Issa Rae’s media company, Hoorae, is going back to its web-series roots—only this time the episodes last seconds, not minutes. The Emmy-nominated producer has teamed up with TikTok and its new companion app PineDrama to launch Screen Time, a bite-sized thriller that asks what would happen if every private message on your phone suddenly went public.
From YouTube Pioneer to TikTok Storyteller
Rae’s first breakout hit, Awkward Black Girl, debuted on YouTube in 2011 when “influencer” was still a novelty word. Fast-forward fifteen years and short-form vertical video is the default language of Gen-Z. Rather than resist the scroll, Hoorae is leaning in, producing scripted microdramas designed for the 30-second attention span.
Microdramas—serialized fiction delivered in clips under three minutes—have exploded across Asia and are now colonizing U.S. feeds. TikTok claims drama-centric hashtags already top 50 billion views, but most of that content is user-generated. With Screen Time, the platform wants premium, narrative IP that keeps viewers coming back nightly the way traditional soap operas once did.
Inside Screen Time: When Your Phone Betrays You
The premise is simple and ruthlessly contemporary: four best friends in Los Angeles wake up to discover a mysterious hack has mirrored their phones onto each other’s devices. Every flirty DM, questionable search history, and unflinching camera-roll pic is now communal property. Trust evaporates, relationships implode, and by the end of the first week one character is already plotting revenge.
Episodes run 60-90 seconds, just long enough for a cliff-hanger. Creators are dropping two installments per day—one at noon Pacific, one at 8 p.m.—to match TikTok’s peak traffic windows. The cast mixes established digital faces (Jenna Marie, Jasmine Luv) with relative newcomers, a strategy Rae used on Insecure to keep production costs nimble while amplifying each actor’s existing follower base.
Production wrapped in March on a soundstage in Inglewood. Directors shot natively in 9:16 aspect ratio, framing every scene for a phone screen. “We blocked shots so eyes travel diagonally,” show-runner Kristen Brancaccio told InfluencersWiki. “Your thumb is already hovering; we want it to swipe up only when the credits hit.”

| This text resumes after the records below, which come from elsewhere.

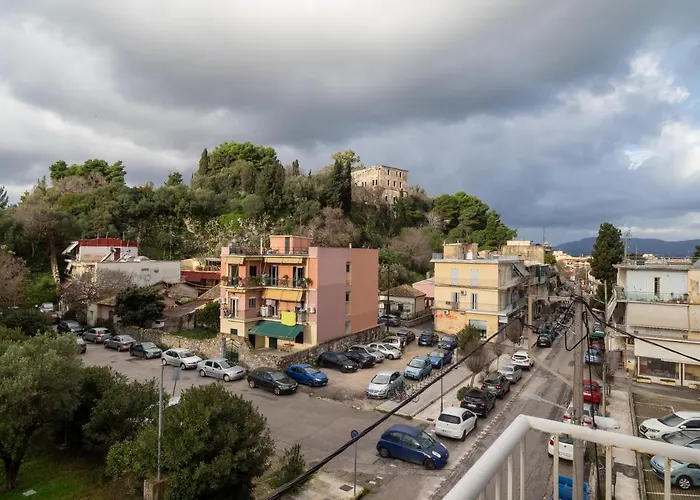 & Bright 2bd In Corfu Town Near Port Apartament Corfu (city)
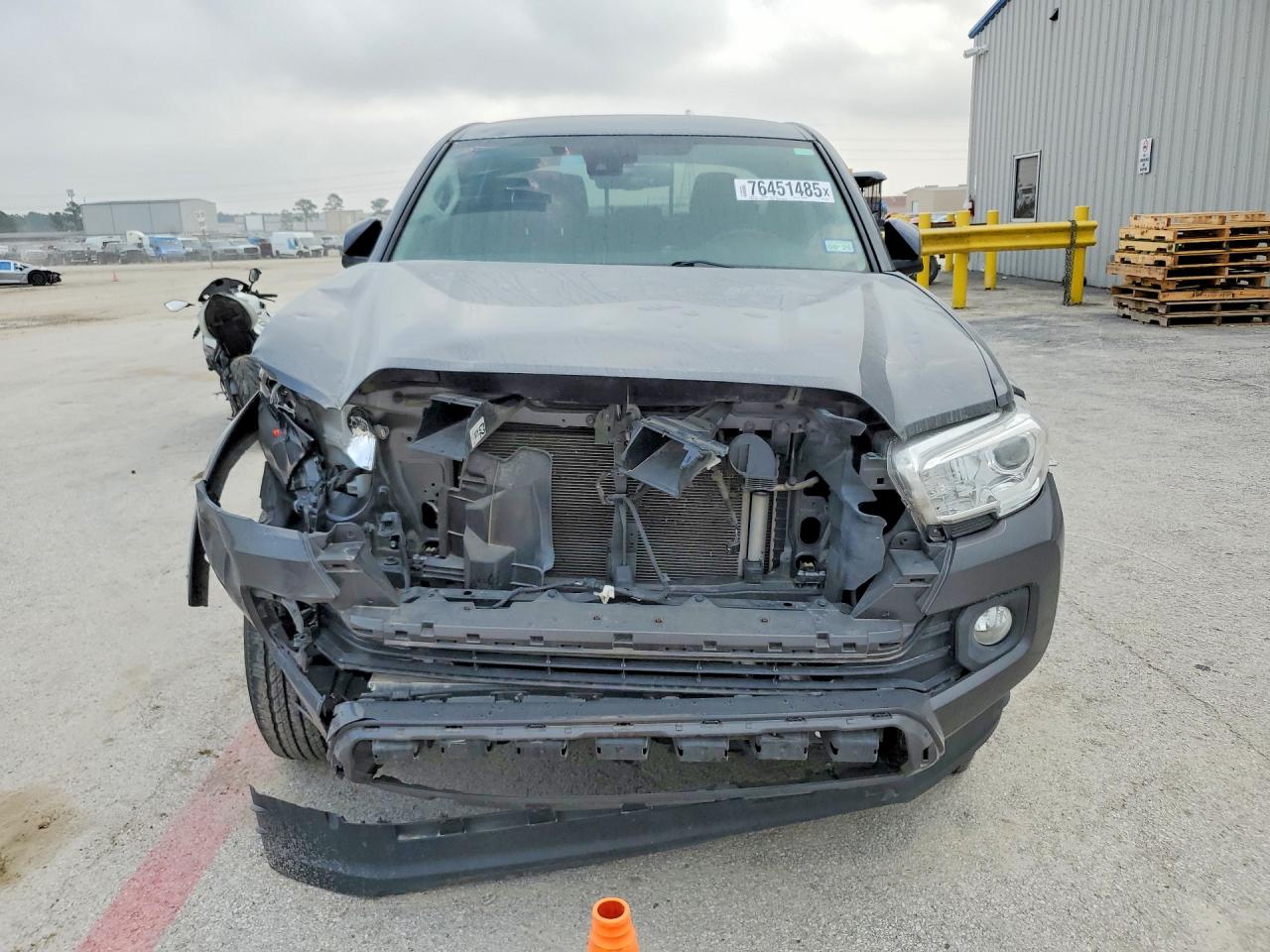 2021 TOYOTA TACOMA photo 9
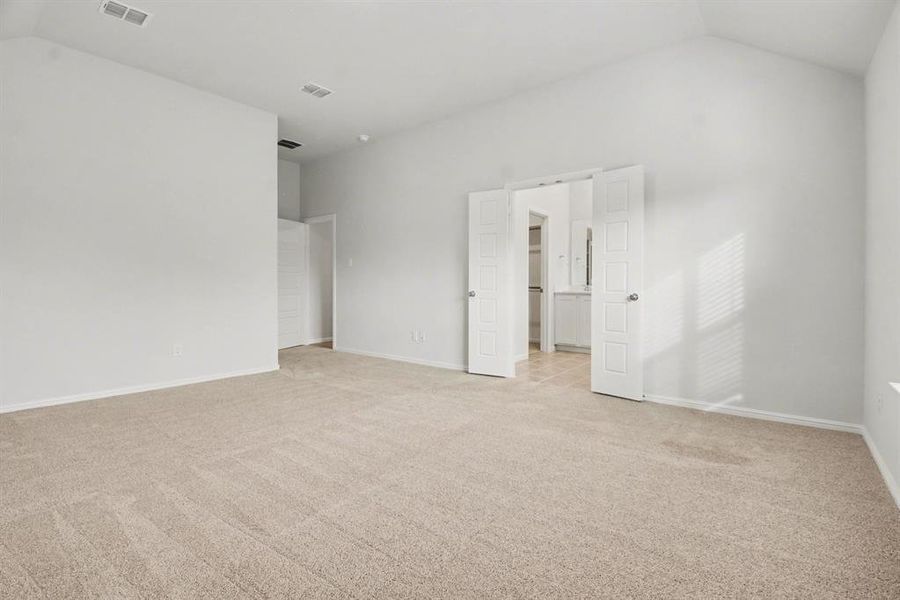 Spacious, unfurnished interior of a new home in Stratton Place, Greenville (Image 16).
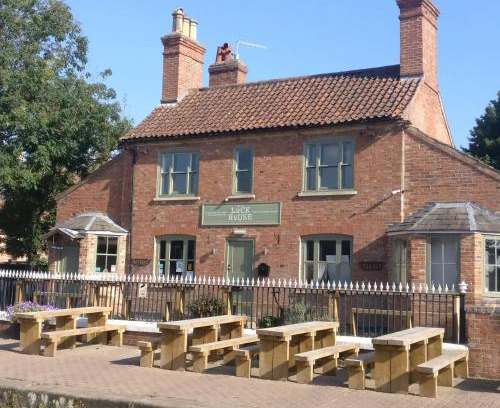 Newark Bed & Breakfast | Serene Riverside Rooms with Breakfast & Hot Tub Access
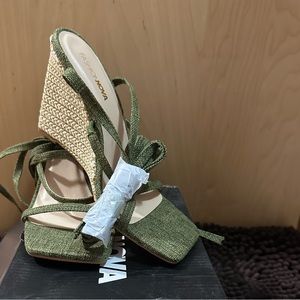 FASHION NOVA GREEN TIE WEDGES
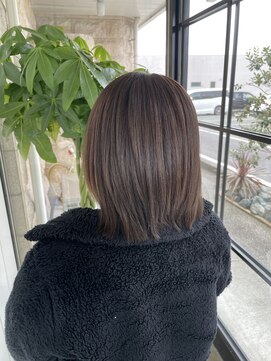 ディーボーイ 健軍店(D-BOY) アッシュカラー/ロイヤルカラー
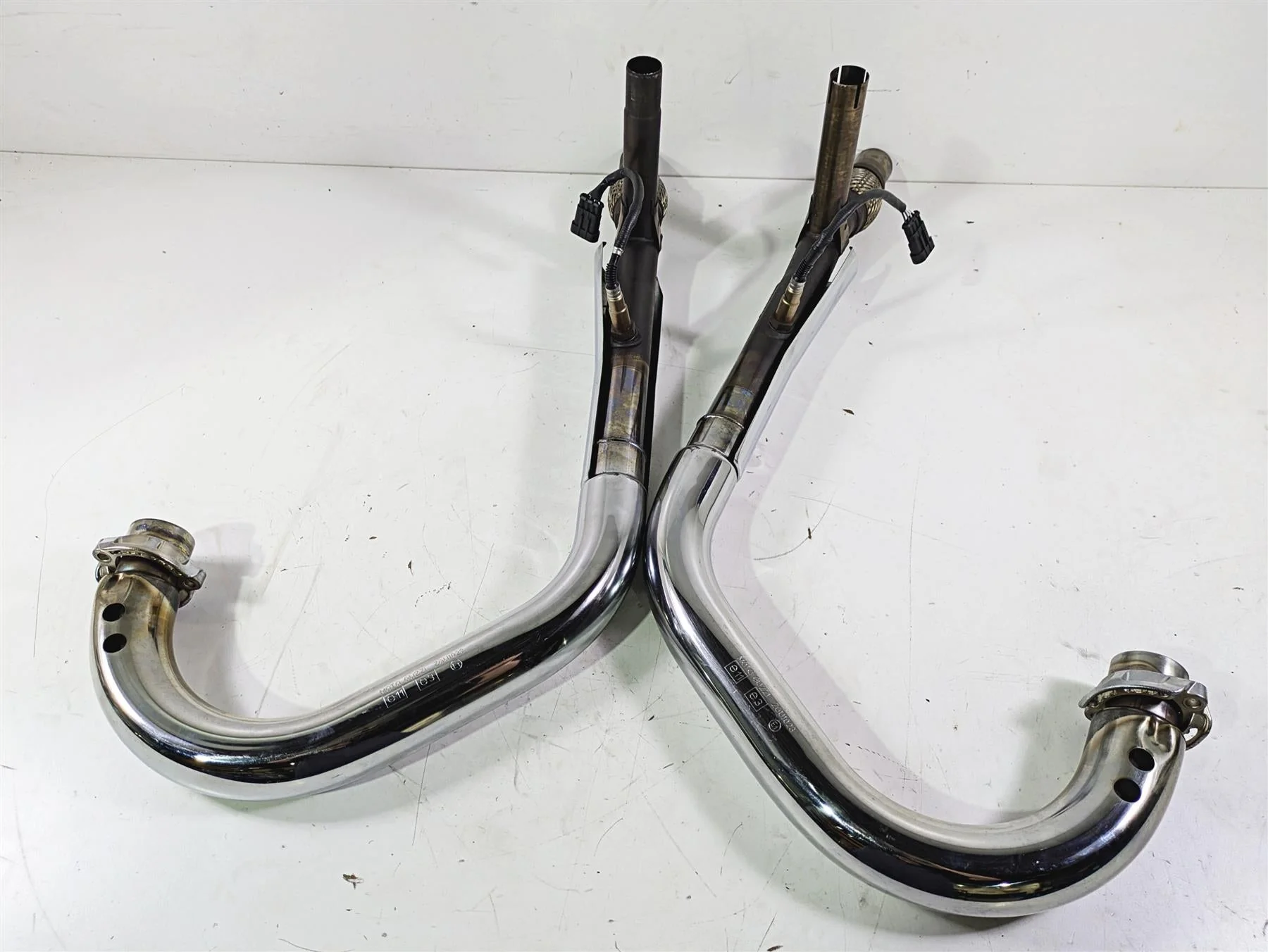 2014 Moto Guzzi California 1400 Touring Exhaust Header Set 2B000145 2B000146 - Image 6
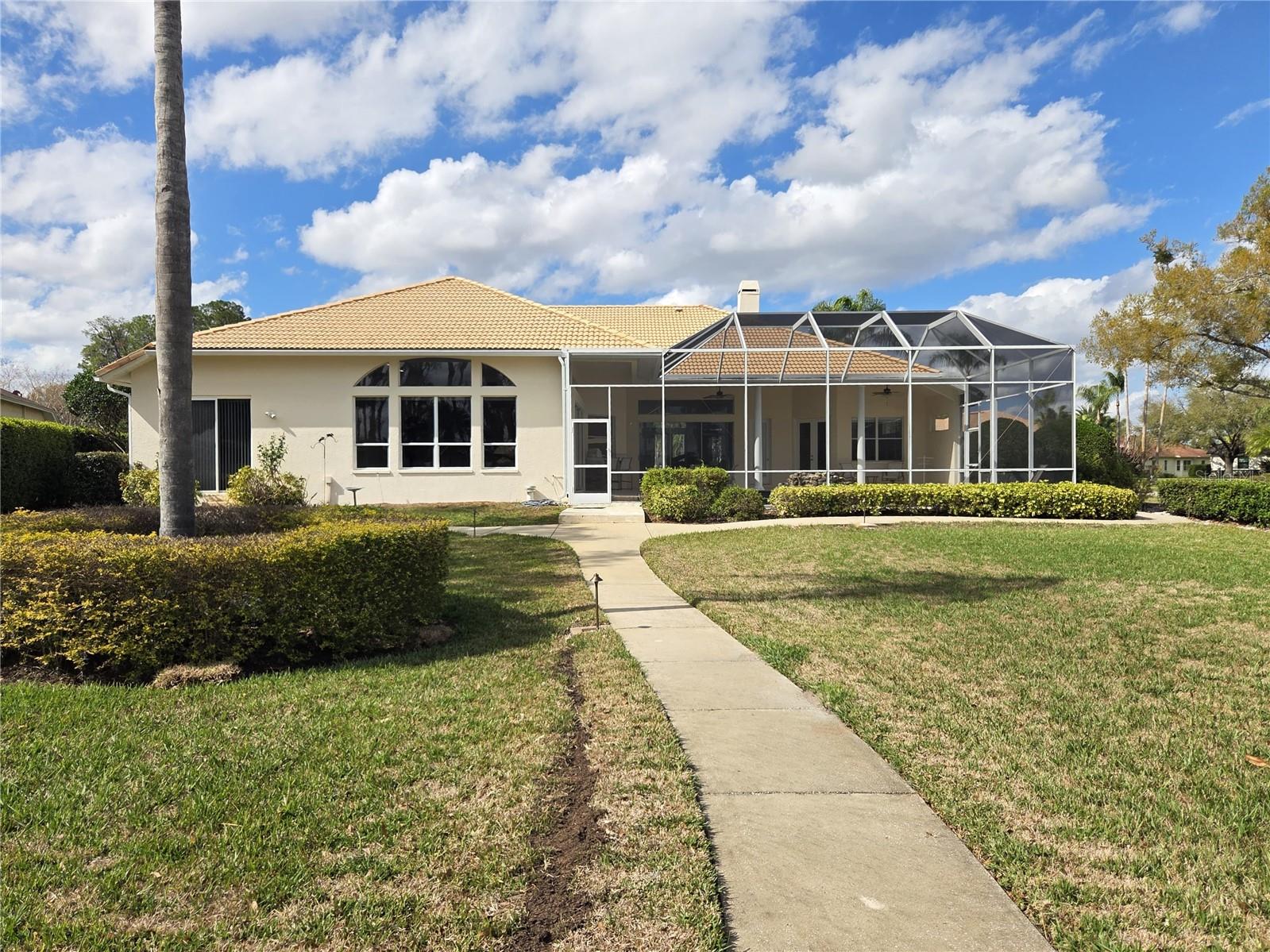 SWANN LAKE - Residential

Why TikTok Is Funding Soap Operas Again
TikTok isn’t just hosting Screen Time; it’s bankrolling it through a newly launched Creator Fiction Fund, a seven-figure pool earmarked for scripted storytellers who can retain viewers longer than dance challenges. Internal data shows users spend 40 % more time in-app when they follow a narrative they can’t finish in one sitting.
Competitors are circling. Snapchat’s Bitmoji TV, YouTube Shorts’ Lockdown, and Meta’s Redemption Lane all premiere later this year. TikTok’s counter-strategy is to sign proven auteurs like Rae who bring both critical acclaim and a loyal audience. Financial terms weren’t disclosed, but people familiar with the deal say Hoorae retains IP rights and can repackage the season for HBO or streaming once the TikTok window closes.
How to Watch—and What Comes Next
No paywall, no subscription, no cable bundle. Viewers simply:
- Open TikTok or download PineDrama (iOS/Android)
- Follow the verified @HooraeMedia account
- Tap the in-series playlist so episodes autoplay in order
- Turn on notifications to get push alerts when new clips drop
If the experiment works, Hoorae will expand the microdrama slate: a heist set in a sneaker boutique, a paranormal dating show, and a re-imagining of Awkward Black Girl told in 45-second beats. “We’re treating season orders like mixtapes,” Rae joked on a live stream. “Fast, cheap, and very online.”
Bottom Line
Screen Time proves that even in an era of infinite scrolling, audiences still crave character, conflict, and the communal ritual of ‘did you see last night’s episode?’—only now the episode fits between group-chat replies. Whether microdramas are a passing trend or the future of soap operas remains to be seen, but with Issa Rae steering the first major U.S. test, the format just got instant credibility.
FAQ
Q: Do I need a TikTok account to watch?
A: Episodes are viewable without logging in, but following the account unlocks the playlist and notifications.
Q: How many episodes are in season one?